[start Entries supplied]

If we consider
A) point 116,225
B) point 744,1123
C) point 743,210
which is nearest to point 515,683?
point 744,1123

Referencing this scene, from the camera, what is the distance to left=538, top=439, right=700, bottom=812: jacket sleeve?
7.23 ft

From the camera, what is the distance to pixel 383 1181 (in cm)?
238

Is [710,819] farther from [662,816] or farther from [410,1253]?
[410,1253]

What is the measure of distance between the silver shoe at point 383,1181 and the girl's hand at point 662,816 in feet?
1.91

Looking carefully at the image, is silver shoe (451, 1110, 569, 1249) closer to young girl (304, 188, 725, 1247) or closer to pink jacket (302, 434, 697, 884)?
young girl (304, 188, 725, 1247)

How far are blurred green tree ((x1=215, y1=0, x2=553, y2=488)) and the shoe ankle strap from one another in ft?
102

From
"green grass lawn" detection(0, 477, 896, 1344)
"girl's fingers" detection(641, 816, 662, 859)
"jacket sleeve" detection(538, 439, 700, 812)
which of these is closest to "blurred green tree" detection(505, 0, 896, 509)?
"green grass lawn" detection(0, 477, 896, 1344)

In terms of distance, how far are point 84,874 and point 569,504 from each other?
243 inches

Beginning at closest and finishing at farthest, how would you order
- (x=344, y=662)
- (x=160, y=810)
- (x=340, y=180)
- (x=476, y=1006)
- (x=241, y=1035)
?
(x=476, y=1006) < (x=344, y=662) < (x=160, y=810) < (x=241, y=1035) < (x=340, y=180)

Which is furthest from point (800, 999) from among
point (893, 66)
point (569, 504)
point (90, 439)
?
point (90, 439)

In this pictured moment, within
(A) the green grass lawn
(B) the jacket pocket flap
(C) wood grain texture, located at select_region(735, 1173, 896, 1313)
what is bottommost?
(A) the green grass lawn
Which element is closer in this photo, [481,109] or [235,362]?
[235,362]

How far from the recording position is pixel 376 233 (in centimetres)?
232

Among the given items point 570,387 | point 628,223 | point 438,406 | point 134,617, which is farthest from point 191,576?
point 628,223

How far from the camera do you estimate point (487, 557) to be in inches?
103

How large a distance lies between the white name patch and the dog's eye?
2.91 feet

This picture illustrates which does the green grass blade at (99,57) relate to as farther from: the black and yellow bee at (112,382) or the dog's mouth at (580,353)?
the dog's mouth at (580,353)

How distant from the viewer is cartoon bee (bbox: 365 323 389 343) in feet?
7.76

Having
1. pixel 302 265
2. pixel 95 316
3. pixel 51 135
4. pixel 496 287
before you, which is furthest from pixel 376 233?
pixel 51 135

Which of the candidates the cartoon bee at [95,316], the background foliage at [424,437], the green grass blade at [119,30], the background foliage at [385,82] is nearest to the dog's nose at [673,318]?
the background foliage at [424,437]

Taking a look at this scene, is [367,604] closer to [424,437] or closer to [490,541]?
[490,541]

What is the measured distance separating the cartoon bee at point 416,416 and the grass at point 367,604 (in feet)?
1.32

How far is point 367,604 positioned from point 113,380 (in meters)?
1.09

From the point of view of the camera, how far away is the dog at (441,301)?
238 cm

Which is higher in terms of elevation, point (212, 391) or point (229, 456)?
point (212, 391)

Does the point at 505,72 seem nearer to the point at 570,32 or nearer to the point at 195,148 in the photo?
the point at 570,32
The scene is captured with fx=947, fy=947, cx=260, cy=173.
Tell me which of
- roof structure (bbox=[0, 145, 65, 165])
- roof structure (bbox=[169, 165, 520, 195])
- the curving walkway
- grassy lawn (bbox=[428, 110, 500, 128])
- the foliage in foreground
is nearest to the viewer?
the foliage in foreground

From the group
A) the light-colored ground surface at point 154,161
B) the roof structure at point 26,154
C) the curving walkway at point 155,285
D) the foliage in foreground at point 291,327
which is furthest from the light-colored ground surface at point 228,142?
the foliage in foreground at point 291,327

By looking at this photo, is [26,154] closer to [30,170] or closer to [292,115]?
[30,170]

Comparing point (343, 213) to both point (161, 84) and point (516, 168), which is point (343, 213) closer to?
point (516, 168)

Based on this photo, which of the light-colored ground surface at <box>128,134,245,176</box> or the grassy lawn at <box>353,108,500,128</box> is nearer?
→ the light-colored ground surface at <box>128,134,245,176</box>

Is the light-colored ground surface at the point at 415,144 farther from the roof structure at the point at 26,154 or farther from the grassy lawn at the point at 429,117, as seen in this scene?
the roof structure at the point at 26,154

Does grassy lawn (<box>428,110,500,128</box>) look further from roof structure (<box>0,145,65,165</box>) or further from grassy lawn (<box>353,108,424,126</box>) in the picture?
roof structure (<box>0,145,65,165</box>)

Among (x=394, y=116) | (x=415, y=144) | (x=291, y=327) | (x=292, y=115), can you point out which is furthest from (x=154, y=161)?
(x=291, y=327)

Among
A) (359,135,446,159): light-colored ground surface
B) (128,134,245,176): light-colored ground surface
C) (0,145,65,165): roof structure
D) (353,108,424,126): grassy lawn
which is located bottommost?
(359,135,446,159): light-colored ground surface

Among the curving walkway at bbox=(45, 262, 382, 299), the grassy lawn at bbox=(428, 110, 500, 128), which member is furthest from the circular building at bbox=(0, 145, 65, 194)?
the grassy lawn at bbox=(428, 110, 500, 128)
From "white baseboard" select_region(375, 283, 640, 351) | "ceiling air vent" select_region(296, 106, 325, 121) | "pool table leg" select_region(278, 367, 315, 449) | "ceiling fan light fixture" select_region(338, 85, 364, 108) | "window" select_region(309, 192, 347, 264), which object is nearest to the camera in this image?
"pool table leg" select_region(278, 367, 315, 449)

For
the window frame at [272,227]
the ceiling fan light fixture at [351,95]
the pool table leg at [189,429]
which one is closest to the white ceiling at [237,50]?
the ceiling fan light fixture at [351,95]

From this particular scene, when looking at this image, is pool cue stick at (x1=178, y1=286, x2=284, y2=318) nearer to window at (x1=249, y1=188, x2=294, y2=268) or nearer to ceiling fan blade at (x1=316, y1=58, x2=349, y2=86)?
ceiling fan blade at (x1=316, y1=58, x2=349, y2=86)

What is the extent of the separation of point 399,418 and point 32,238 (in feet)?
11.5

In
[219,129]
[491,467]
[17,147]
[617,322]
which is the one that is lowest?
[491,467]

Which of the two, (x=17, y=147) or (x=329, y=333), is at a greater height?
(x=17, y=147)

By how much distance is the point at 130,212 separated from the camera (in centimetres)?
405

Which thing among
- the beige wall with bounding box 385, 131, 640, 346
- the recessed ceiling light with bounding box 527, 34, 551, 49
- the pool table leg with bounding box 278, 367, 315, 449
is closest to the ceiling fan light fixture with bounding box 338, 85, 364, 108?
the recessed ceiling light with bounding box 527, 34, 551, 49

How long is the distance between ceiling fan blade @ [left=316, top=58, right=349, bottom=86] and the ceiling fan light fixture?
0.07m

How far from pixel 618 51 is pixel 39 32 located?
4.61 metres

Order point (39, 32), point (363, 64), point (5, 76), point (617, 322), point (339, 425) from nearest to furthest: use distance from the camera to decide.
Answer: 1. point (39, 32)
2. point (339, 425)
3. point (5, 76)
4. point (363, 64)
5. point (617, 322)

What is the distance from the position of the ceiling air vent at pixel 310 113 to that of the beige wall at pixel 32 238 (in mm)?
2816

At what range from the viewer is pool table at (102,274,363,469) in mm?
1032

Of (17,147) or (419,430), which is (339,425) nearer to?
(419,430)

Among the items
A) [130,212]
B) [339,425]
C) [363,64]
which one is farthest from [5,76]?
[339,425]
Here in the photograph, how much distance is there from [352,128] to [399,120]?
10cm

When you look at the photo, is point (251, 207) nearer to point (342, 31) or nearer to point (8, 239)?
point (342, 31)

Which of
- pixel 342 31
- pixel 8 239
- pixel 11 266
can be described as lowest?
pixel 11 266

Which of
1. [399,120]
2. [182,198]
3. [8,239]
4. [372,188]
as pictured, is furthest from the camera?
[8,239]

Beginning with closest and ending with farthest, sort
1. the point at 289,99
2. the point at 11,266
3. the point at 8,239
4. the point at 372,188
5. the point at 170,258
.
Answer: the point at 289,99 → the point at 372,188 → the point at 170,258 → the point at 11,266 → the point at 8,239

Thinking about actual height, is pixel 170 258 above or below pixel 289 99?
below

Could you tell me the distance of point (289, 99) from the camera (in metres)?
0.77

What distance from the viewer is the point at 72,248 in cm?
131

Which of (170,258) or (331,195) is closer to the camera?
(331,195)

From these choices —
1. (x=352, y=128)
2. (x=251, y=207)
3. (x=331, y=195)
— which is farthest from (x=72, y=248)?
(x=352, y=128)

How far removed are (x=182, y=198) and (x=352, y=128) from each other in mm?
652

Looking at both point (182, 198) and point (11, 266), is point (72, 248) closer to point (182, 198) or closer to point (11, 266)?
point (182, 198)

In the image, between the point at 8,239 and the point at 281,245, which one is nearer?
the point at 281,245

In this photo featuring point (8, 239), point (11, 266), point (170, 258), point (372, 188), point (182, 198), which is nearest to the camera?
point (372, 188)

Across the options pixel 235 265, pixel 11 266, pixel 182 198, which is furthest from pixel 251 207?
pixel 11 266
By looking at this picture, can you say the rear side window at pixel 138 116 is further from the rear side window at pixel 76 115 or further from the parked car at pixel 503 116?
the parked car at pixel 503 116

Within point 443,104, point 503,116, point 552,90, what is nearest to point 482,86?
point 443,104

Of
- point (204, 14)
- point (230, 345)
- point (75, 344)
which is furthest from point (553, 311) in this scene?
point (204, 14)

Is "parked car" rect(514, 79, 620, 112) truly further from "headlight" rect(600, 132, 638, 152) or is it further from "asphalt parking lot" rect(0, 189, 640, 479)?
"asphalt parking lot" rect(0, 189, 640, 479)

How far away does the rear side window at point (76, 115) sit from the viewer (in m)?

[end Entries supplied]

#### [Required work]
Rewrite the material starting at the line that has "From the camera, what is the distance to pixel" and ending after the line that has "(x=476, y=1006) <". Replace "silver shoe" with "gray shoe" and leave everything else unchanged.

#### [Solution to this exercise]
From the camera, what is the distance to pixel 383 1181 (in cm)?
238

Is [710,819] farther from [662,816] or farther from [410,1253]?
[410,1253]

What is the measure of distance between the gray shoe at point 383,1181 and the girl's hand at point 662,816 in feet?
1.91

Looking carefully at the image, is gray shoe (451, 1110, 569, 1249) closer to young girl (304, 188, 725, 1247) or closer to pink jacket (302, 434, 697, 884)?
young girl (304, 188, 725, 1247)

How far are blurred green tree ((x1=215, y1=0, x2=553, y2=488)) and the shoe ankle strap from one another in ft?
102

From
"green grass lawn" detection(0, 477, 896, 1344)
"girl's fingers" detection(641, 816, 662, 859)
"jacket sleeve" detection(538, 439, 700, 812)
which of these is closest to "blurred green tree" detection(505, 0, 896, 509)?
"green grass lawn" detection(0, 477, 896, 1344)

In terms of distance, how far are point 84,874 and point 569,504 from each other?
243 inches

Beginning at closest and finishing at farthest, how would you order
- (x=344, y=662)
- (x=160, y=810)
- (x=340, y=180)
- (x=476, y=1006)
- (x=241, y=1035)
?
(x=476, y=1006) < (x=344, y=662) < (x=160, y=810) < (x=241, y=1035) < (x=340, y=180)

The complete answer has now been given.